Every entry below should come back unchanged, except that the pictures are dropped.
(Provided material begins)
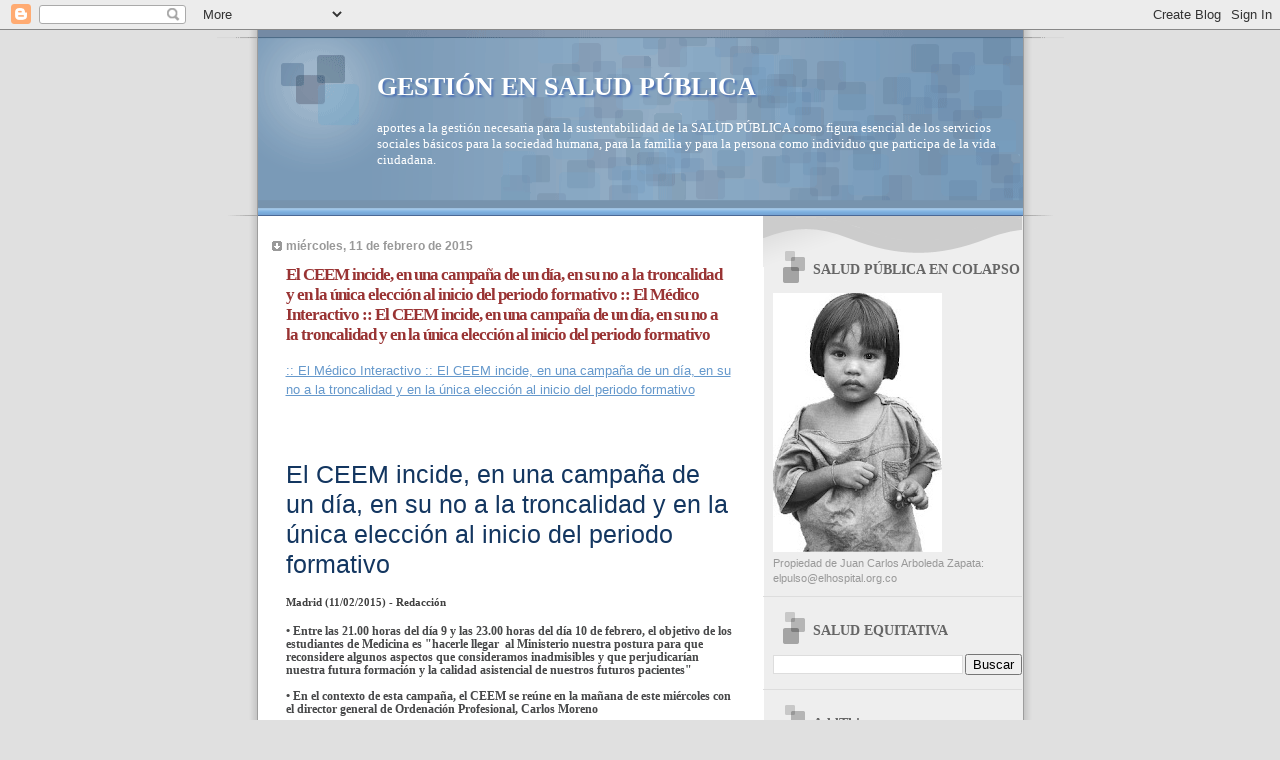

--- FILE ---
content_type: text/html; charset=UTF-8
request_url: https://saludequitativa.blogspot.com/b/stats?style=BLACK_TRANSPARENT&timeRange=ALL_TIME&token=APq4FmBP3JHQUHX2zX1NuJ6BpjbkBC1CSnJmY1d7_R986DlgSRoJcZkOWbyh_2e-m6D4n5I4RnuVYtpyDF8w_3zegn3blF05dQ
body_size: -19
content:
{"total":16364393,"sparklineOptions":{"backgroundColor":{"fillOpacity":0.1,"fill":"#000000"},"series":[{"areaOpacity":0.3,"color":"#202020"}]},"sparklineData":[[0,14],[1,11],[2,9],[3,10],[4,13],[5,7],[6,7],[7,6],[8,6],[9,5],[10,5],[11,5],[12,6],[13,5],[14,4],[15,4],[16,100],[17,6],[18,17],[19,23],[20,15],[21,9],[22,14],[23,11],[24,11],[25,10],[26,19],[27,27],[28,20],[29,34]],"nextTickMs":2698}

--- FILE ---
content_type: text/html; charset=utf-8
request_url: https://www.google.com/recaptcha/api2/aframe
body_size: 259
content:
<!DOCTYPE HTML><html><head><meta http-equiv="content-type" content="text/html; charset=UTF-8"></head><body><script nonce="VzPXpV_lMd1F8DpaUqfhUQ">/** Anti-fraud and anti-abuse applications only. See google.com/recaptcha */ try{var clients={'sodar':'https://pagead2.googlesyndication.com/pagead/sodar?'};window.addEventListener("message",function(a){try{if(a.source===window.parent){var b=JSON.parse(a.data);var c=clients[b['id']];if(c){var d=document.createElement('img');d.src=c+b['params']+'&rc='+(localStorage.getItem("rc::a")?sessionStorage.getItem("rc::b"):"");window.document.body.appendChild(d);sessionStorage.setItem("rc::e",parseInt(sessionStorage.getItem("rc::e")||0)+1);localStorage.setItem("rc::h",'1765832874034');}}}catch(b){}});window.parent.postMessage("_grecaptcha_ready", "*");}catch(b){}</script></body></html>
(Provided material ends)
▸ Result of the task:
--- FILE ---
content_type: text/html; charset=UTF-8
request_url: https://saludequitativa.blogspot.com/b/stats?style=BLACK_TRANSPARENT&timeRange=ALL_TIME&token=APq4FmBP3JHQUHX2zX1NuJ6BpjbkBC1CSnJmY1d7_R986DlgSRoJcZkOWbyh_2e-m6D4n5I4RnuVYtpyDF8w_3zegn3blF05dQ
body_size: -19
content:
{"total":16364393,"sparklineOptions":{"backgroundColor":{"fillOpacity":0.1,"fill":"#000000"},"series":[{"areaOpacity":0.3,"color":"#202020"}]},"sparklineData":[[0,14],[1,11],[2,9],[3,10],[4,13],[5,7],[6,7],[7,6],[8,6],[9,5],[10,5],[11,5],[12,6],[13,5],[14,4],[15,4],[16,100],[17,6],[18,17],[19,23],[20,15],[21,9],[22,14],[23,11],[24,11],[25,10],[26,19],[27,27],[28,20],[29,34]],"nextTickMs":2698}

--- FILE ---
content_type: text/html; charset=utf-8
request_url: https://www.google.com/recaptcha/api2/aframe
body_size: 259
content:
<!DOCTYPE HTML><html><head><meta http-equiv="content-type" content="text/html; charset=UTF-8"></head><body><script nonce="VzPXpV_lMd1F8DpaUqfhUQ">/** Anti-fraud and anti-abuse applications only. See google.com/recaptcha */ try{var clients={'sodar':'https://pagead2.googlesyndication.com/pagead/sodar?'};window.addEventListener("message",function(a){try{if(a.source===window.parent){var b=JSON.parse(a.data);var c=clients[b['id']];if(c){var d=document.createElement('img');d.src=c+b['params']+'&rc='+(localStorage.getItem("rc::a")?sessionStorage.getItem("rc::b"):"");window.document.body.appendChild(d);sessionStorage.setItem("rc::e",parseInt(sessionStorage.getItem("rc::e")||0)+1);localStorage.setItem("rc::h",'1765832874034');}}}catch(b){}});window.parent.postMessage("_grecaptcha_ready", "*");}catch(b){}</script></body></html>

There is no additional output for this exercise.